Недавно я сам испытал этот новый защитный прибор. Возможно, теперь стану первым, кому «повезет» сгореть дотла в черной дыре. Когда ты вполне готов для того, чтобы услышать финальный аккорд, в тебе просыпаются чувства, о которых ты не подозревал.

Я ощутил новым шестым своим чувством, что за мной наблюдают. Не то чтобы дружелюбно, злобно или бесстрастно. По-другому: как смотришь на сына или в зеркале — на себя. Нет, скорее, как режиссер на актера. Как поле, луг или степь на былинку, травинку, на что-то совсем уже малое, что на них проросло.
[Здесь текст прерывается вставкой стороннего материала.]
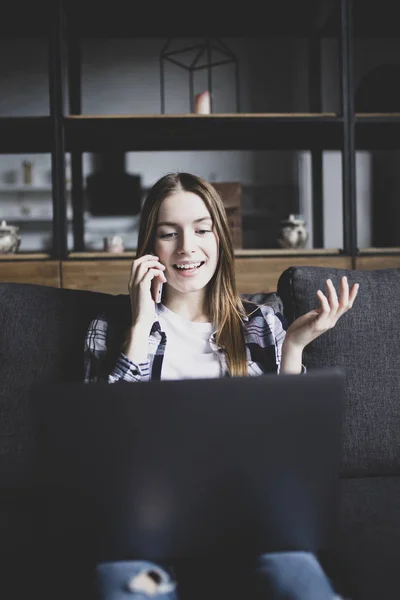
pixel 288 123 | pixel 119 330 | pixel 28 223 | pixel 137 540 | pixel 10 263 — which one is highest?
pixel 288 123

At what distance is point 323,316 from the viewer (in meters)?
1.16

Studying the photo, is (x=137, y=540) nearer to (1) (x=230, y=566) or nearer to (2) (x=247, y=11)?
(1) (x=230, y=566)

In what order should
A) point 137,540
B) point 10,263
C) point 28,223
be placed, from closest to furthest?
point 137,540, point 10,263, point 28,223

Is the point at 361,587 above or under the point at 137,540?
under

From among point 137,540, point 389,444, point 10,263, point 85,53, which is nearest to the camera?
point 137,540

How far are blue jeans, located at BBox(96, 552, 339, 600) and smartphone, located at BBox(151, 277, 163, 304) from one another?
64 cm

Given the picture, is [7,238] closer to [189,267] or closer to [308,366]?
[189,267]

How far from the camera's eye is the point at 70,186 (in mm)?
3082

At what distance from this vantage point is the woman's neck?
141 centimetres

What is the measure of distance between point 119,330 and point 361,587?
2.42ft

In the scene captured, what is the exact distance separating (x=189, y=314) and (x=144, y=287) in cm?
17

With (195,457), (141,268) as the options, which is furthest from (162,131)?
(195,457)

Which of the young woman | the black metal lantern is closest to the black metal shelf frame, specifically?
the black metal lantern

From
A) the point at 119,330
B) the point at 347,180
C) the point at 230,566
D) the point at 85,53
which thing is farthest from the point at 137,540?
the point at 85,53
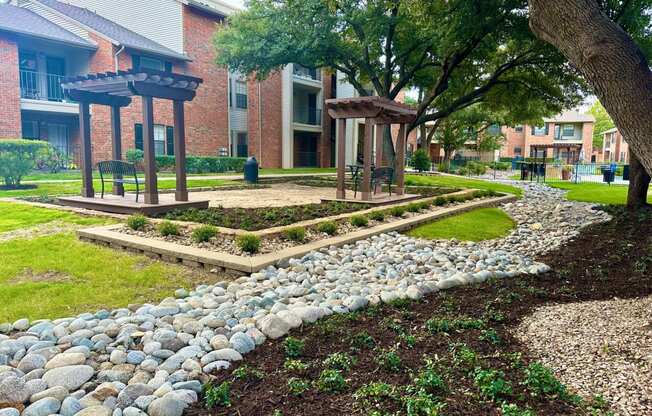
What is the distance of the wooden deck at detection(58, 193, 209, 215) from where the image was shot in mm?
7559

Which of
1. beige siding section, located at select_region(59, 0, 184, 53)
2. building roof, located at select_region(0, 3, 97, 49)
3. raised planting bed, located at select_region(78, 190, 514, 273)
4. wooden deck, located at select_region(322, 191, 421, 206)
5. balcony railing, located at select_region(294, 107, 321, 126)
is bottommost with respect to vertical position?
raised planting bed, located at select_region(78, 190, 514, 273)

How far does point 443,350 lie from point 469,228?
536 centimetres

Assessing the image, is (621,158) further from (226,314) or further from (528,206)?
(226,314)

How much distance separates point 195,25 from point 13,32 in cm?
784

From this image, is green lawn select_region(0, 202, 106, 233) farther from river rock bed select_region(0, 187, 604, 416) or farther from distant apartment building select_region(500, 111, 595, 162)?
distant apartment building select_region(500, 111, 595, 162)

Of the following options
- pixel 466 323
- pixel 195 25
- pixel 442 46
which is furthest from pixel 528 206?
pixel 195 25

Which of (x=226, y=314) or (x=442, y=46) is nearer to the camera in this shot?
(x=226, y=314)

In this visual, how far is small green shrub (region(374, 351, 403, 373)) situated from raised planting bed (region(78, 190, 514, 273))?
226cm

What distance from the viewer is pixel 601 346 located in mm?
2881

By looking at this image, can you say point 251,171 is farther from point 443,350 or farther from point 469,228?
point 443,350

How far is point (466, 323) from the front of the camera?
3320mm

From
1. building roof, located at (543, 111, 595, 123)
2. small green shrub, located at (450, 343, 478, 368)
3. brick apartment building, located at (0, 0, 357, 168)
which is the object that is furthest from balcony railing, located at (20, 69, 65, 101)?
building roof, located at (543, 111, 595, 123)

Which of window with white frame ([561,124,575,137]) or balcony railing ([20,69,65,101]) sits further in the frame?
window with white frame ([561,124,575,137])

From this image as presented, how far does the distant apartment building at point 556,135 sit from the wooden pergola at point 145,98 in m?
46.9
Частица высшей силы Природы — ты сам. Этой силе не нужно придумывать имя и облик. Она может выбрать любую пару глаз для того, чтобы озарить светом тебя.

Мне показалось почему-то, что Мир для меня отразился в овальных щелках кошачьих зрачков. Шарики, поднимающиеся над диваном, начинали светиться. Они были похожи на светлячков или на звездочки. Они кружились, сплетались в созвездья и приглашали включиться в какую-то мне пока еще не понятную, но увлекательную игру.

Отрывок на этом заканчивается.